Further minimizing area by reducing effects of "Sneak Currents" Velasquez can realize Boolean logic with automated tools. These circuits can become much smaller than designing by hand because of the elimination of many disabled memristor that are removed to prevent unintended currents. This method is used to create circuits like in Figure 10 of a 3-bit parity check. The results of the computation are being stored in bottom right memristor. The green memristor is in LRS or ON.



Fig. 10. 3-bit Parity Construction with green memristors in LRS. Top is manually drawn with removed memristors to prevent sneak currents.
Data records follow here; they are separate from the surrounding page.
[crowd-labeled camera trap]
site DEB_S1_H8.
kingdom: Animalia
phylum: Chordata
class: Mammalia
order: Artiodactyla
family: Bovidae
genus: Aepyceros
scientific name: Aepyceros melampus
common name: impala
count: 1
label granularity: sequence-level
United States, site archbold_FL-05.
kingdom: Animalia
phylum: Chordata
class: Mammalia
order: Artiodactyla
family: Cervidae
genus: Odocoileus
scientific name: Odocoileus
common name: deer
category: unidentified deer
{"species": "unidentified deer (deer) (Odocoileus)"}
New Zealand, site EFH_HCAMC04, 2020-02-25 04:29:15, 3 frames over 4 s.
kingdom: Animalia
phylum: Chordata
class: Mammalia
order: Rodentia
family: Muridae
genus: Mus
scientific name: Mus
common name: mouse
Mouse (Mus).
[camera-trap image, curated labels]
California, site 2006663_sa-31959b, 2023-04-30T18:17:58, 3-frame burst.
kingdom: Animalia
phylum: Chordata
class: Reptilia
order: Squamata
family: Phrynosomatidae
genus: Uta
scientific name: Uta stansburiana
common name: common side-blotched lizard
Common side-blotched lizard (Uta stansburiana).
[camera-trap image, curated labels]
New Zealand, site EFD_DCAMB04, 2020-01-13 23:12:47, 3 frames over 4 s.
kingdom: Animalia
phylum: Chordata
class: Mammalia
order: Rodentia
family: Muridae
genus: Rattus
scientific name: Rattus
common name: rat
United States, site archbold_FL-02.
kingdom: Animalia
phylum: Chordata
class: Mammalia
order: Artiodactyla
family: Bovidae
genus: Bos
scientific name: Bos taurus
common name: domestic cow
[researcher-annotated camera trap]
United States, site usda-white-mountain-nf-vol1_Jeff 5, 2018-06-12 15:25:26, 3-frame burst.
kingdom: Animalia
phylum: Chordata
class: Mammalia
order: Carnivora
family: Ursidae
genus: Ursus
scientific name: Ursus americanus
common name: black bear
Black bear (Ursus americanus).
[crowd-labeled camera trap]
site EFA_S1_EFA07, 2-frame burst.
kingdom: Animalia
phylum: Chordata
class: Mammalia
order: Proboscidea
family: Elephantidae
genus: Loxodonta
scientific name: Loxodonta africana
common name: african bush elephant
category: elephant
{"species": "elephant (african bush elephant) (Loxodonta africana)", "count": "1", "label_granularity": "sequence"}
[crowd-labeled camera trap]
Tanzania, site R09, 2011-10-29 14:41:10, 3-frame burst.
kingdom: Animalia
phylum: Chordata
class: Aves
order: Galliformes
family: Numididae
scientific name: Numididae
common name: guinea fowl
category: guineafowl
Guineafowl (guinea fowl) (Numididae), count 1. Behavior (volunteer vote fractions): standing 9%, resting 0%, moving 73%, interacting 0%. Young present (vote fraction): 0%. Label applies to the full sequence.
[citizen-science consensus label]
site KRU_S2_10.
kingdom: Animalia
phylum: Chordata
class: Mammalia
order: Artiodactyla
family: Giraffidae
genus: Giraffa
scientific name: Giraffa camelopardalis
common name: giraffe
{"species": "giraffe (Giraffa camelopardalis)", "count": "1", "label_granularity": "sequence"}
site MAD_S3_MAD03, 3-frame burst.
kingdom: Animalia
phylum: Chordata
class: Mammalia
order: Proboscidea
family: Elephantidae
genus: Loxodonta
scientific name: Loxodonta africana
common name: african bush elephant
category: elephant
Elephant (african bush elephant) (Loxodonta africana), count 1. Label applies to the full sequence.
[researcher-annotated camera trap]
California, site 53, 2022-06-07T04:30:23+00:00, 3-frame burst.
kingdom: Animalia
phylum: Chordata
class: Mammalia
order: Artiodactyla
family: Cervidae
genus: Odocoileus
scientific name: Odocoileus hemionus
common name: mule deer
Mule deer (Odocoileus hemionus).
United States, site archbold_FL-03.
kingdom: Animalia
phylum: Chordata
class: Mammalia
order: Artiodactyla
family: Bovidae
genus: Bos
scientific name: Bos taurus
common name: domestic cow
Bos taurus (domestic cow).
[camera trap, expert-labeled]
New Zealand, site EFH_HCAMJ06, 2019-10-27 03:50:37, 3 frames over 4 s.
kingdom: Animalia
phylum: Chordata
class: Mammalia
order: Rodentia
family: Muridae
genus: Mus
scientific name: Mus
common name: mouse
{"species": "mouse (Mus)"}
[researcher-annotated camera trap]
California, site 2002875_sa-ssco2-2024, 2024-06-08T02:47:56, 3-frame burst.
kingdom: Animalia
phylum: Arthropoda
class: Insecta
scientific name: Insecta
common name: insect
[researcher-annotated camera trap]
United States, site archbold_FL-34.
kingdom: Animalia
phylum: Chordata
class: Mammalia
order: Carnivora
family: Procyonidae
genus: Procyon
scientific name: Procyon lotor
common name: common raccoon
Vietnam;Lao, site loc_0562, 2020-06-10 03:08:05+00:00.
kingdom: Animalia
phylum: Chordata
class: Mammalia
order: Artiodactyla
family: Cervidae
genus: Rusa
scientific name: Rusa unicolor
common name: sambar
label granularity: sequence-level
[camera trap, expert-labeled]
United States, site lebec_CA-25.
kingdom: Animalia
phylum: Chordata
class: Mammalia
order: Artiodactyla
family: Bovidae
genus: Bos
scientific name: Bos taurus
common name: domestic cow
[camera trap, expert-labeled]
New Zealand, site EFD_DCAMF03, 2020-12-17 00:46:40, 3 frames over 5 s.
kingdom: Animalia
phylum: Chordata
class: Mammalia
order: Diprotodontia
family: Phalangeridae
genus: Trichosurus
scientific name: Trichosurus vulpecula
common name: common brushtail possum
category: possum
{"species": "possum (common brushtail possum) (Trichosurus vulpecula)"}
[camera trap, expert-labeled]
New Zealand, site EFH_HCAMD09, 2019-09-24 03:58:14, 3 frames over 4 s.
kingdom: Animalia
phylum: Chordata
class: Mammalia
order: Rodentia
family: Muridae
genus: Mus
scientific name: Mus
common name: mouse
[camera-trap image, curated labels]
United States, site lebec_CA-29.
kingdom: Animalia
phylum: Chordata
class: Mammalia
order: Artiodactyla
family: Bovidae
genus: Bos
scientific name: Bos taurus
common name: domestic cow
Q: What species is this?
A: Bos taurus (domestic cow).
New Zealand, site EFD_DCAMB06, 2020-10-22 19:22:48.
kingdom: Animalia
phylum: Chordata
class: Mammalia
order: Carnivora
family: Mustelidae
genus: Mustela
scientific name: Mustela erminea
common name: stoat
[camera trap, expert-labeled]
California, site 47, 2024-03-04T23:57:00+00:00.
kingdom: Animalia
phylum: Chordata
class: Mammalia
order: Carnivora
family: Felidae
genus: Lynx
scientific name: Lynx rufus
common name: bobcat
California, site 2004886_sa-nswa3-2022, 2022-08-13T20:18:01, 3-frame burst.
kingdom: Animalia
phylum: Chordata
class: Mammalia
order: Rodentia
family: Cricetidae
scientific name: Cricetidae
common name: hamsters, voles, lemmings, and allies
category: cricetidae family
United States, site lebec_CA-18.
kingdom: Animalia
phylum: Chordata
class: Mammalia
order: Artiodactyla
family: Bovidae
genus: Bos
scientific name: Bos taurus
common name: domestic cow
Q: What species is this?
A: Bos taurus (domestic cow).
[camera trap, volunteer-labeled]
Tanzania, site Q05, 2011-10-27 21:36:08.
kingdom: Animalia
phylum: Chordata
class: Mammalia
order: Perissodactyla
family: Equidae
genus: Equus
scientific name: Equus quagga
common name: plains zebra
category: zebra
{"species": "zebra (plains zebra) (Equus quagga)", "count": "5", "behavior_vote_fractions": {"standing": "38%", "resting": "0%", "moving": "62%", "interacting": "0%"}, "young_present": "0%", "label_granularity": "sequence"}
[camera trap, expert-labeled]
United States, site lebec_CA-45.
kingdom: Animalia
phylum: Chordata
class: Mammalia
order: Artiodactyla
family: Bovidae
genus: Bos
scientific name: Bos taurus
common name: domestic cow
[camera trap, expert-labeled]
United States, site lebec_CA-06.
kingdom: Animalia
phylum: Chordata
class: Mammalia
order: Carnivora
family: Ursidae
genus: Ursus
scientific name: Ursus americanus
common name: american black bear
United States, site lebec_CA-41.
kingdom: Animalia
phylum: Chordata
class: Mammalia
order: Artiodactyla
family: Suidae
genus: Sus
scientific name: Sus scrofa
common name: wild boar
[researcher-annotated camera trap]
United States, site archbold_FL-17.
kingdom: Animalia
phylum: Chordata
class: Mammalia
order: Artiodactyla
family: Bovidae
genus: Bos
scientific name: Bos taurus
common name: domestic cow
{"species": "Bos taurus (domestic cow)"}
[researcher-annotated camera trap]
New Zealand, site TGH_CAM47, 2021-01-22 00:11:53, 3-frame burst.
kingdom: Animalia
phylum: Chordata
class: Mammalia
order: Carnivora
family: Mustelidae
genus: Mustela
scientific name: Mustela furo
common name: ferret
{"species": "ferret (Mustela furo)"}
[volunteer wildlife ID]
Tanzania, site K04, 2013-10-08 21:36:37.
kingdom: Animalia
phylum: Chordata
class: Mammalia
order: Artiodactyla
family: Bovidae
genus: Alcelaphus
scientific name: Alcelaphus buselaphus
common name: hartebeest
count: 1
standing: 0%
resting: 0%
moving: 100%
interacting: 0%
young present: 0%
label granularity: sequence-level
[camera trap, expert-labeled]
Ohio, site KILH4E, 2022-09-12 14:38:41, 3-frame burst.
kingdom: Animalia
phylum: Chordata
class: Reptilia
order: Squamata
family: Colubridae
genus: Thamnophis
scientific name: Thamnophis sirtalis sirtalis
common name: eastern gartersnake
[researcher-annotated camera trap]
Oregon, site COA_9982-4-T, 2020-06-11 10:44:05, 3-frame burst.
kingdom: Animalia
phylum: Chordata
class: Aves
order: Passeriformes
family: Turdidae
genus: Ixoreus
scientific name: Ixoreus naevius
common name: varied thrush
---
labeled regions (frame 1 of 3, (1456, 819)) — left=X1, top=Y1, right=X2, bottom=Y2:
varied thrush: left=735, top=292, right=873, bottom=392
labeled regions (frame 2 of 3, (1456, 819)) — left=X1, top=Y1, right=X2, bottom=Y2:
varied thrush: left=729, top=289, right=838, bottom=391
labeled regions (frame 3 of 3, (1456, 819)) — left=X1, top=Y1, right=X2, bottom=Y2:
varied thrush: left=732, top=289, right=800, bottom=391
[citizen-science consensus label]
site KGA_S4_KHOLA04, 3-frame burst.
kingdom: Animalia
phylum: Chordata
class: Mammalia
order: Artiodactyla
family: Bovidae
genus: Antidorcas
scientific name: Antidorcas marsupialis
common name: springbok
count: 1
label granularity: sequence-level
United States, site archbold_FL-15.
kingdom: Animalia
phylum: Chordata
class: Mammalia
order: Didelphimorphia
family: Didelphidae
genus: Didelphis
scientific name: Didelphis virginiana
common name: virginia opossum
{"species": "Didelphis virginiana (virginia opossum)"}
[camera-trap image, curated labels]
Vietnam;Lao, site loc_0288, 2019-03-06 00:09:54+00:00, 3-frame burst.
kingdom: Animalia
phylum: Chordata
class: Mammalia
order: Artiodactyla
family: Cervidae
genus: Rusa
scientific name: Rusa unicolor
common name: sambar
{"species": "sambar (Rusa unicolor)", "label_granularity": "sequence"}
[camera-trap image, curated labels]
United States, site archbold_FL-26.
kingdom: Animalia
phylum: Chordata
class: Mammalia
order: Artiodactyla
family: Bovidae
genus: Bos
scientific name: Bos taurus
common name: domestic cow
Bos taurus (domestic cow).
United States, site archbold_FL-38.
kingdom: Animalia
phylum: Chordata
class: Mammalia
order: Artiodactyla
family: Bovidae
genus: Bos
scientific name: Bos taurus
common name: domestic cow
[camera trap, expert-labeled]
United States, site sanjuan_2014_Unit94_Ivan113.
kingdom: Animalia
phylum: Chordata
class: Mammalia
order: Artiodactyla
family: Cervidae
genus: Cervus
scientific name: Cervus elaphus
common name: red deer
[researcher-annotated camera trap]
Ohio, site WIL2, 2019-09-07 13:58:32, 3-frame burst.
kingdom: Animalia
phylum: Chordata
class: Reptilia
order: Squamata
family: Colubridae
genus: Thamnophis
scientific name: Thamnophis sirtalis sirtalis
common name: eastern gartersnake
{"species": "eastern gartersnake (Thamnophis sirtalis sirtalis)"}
Bottom is generated circuit through automation with formal methods [11]

## III. NEUROMORPHIC COMPUTING WITH MEMRISTORS

Neuromorphic computing is defined as using biologically inspired architecture rather than traditional von-Neumann architecture. What is known as the von-Neumann bottleneck, computational and logic elements must communicate with and receive/write back data to memory elements. Memristors provide an opportunity to break this paradigm.

Artificial Neural Networks used for large language models are dominated currently by GPU manufacturer NVIDIA. [5] The large language models [LLM] described by Touvron in the LLaMA paper have successfully captivated the consumer in paying for access to these AI models which can be used to generate text and visual products. The AI generated text could be said to be good enough to pass as a human. [12]

The size of the networks and the storage requirements of the weights for LLM are pushing the boundaries of the biggest GPUs available and with the supply constraints of NVIDIA A100 GPUs with 80gb of RAM the time to train takes 21 days and million dollars for 13B parameter model. [13] The costs to train the GPT-3.5 and 4 with over a trillion parameters have not been published.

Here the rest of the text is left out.